Aussi, j’ai suivi le chemin du jeune Paul Dédalus, comme le roman d’apprentissage d’un spectateur. Nous avons mêlé souvenirs, fiction, enquêtes…
Un torrent d’images qui nous emporte.
Critique :
Il y avait jadis quelque chose de réconfortant dans l'idée familière de retrouver les mêmes thèmes où presque librement egrainés/recyclés par Arnaud Desplechin à chacune de ses nouvelles réalisations, ce petit côté rassurant de savoir où l'on va, comme une contine dont on ne connait pas forcément les paroles, mais dont la mélodie nous trotte toujours gentiment dans la tête.

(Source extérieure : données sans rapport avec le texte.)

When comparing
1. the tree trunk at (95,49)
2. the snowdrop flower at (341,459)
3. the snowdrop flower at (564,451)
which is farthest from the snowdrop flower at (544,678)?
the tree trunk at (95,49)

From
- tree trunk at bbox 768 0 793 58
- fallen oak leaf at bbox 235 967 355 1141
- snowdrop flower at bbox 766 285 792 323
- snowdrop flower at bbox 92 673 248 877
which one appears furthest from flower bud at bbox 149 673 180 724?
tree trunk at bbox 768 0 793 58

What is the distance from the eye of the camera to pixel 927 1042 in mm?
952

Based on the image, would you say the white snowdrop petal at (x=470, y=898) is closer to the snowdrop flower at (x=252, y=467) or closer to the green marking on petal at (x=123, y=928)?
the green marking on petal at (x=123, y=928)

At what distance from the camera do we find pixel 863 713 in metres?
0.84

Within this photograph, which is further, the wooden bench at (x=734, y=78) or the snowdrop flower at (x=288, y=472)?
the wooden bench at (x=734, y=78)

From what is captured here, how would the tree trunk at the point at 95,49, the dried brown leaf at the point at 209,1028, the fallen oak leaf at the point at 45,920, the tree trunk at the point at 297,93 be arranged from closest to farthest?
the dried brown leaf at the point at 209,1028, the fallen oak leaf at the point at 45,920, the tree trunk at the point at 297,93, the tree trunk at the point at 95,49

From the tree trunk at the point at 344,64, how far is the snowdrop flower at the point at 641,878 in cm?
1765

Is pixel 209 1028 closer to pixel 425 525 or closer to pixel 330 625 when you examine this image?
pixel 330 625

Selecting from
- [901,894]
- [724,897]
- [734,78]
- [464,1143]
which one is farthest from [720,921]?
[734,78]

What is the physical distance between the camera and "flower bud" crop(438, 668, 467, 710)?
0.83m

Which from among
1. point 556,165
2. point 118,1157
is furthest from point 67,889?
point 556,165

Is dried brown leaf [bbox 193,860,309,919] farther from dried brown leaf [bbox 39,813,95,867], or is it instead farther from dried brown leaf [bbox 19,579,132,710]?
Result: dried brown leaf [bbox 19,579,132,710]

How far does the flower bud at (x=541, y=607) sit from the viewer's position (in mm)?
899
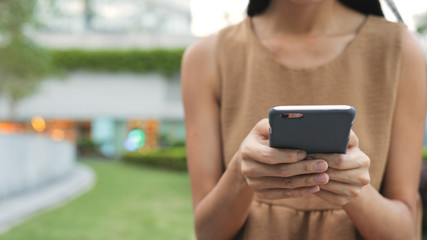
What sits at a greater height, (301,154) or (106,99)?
(301,154)

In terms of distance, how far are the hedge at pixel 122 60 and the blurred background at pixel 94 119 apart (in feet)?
0.19

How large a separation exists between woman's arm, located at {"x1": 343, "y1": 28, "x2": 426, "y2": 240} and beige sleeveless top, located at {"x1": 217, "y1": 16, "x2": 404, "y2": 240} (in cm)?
3

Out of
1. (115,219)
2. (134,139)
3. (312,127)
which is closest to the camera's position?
(312,127)

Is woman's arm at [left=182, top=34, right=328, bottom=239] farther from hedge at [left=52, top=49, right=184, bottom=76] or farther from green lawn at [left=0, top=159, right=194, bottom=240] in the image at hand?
hedge at [left=52, top=49, right=184, bottom=76]

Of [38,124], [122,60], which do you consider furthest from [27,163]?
[38,124]

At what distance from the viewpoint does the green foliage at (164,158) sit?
1652cm

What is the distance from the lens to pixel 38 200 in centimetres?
750

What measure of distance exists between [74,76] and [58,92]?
1324mm

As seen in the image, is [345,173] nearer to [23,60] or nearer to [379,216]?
[379,216]

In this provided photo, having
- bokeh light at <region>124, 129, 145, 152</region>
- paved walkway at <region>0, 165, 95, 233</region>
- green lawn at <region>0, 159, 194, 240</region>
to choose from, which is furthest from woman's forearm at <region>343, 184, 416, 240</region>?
bokeh light at <region>124, 129, 145, 152</region>

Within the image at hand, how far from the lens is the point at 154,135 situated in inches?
1061

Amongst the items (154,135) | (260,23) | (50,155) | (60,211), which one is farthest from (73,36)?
(260,23)

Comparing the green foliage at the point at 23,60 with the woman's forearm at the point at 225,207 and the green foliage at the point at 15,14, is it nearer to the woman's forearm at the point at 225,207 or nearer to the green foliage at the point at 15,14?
the green foliage at the point at 15,14

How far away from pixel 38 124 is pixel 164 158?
487 inches
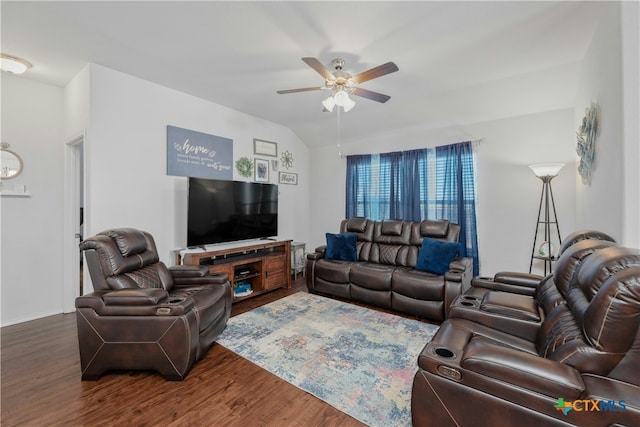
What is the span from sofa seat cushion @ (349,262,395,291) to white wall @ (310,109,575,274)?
1557mm

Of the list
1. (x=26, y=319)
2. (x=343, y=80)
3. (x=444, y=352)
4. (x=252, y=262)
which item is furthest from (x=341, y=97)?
(x=26, y=319)

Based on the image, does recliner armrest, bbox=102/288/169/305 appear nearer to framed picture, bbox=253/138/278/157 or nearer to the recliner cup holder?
the recliner cup holder

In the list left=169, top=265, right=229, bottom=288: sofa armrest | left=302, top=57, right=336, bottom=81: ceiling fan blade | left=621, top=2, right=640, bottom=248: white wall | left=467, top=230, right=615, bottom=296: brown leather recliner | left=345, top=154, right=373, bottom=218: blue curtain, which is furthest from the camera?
left=345, top=154, right=373, bottom=218: blue curtain

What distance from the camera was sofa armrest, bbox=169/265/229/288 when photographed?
275 centimetres

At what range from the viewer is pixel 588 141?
7.95 feet

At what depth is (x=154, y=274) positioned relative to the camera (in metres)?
2.57

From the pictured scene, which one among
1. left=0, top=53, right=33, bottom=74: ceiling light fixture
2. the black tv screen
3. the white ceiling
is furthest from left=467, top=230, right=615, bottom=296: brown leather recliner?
left=0, top=53, right=33, bottom=74: ceiling light fixture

Mais ça, c'était avant de découvrir la grosse déception qu'incarnait son dernier effort en date, Frère et Soeur, sorte de fusion peu inspirée de deux de ses plus beaux efforts, Rois et Reine (à qui il reprend sa structure fragmentée) et Un Conte de Noël, incarnant à la fois le meilleur comme le plus irritant du cinéma du cinéaste, vissé qu'il était sur l'exploration accrue des maux qui gangrenaient un clan - plus directement deux de ses enfants -, gentiment bourgeois mais surtout férocement antipathique.
Un écueil qui n'écornait pas pour autant notre envie plutôt marquée de découvrir son bien nommé Spectateurs !, que l'on pensait - de loin - comme un cousin au monument Cinema Paradisio de Giuseppe Tornatore (qui a dit Babylon ?), non pas dans un portrait nostalgique d'une vie - accompagnée par la cinéphilie - perdue, mais bien dans une réflexion métacinématographique sur l'importance du septième art comme de la fonction même du spectateur (après tout, tout est dans le titre), qu'il nourrirait donc de sa propre expérience aussi bien derrière la caméra que devant un écran.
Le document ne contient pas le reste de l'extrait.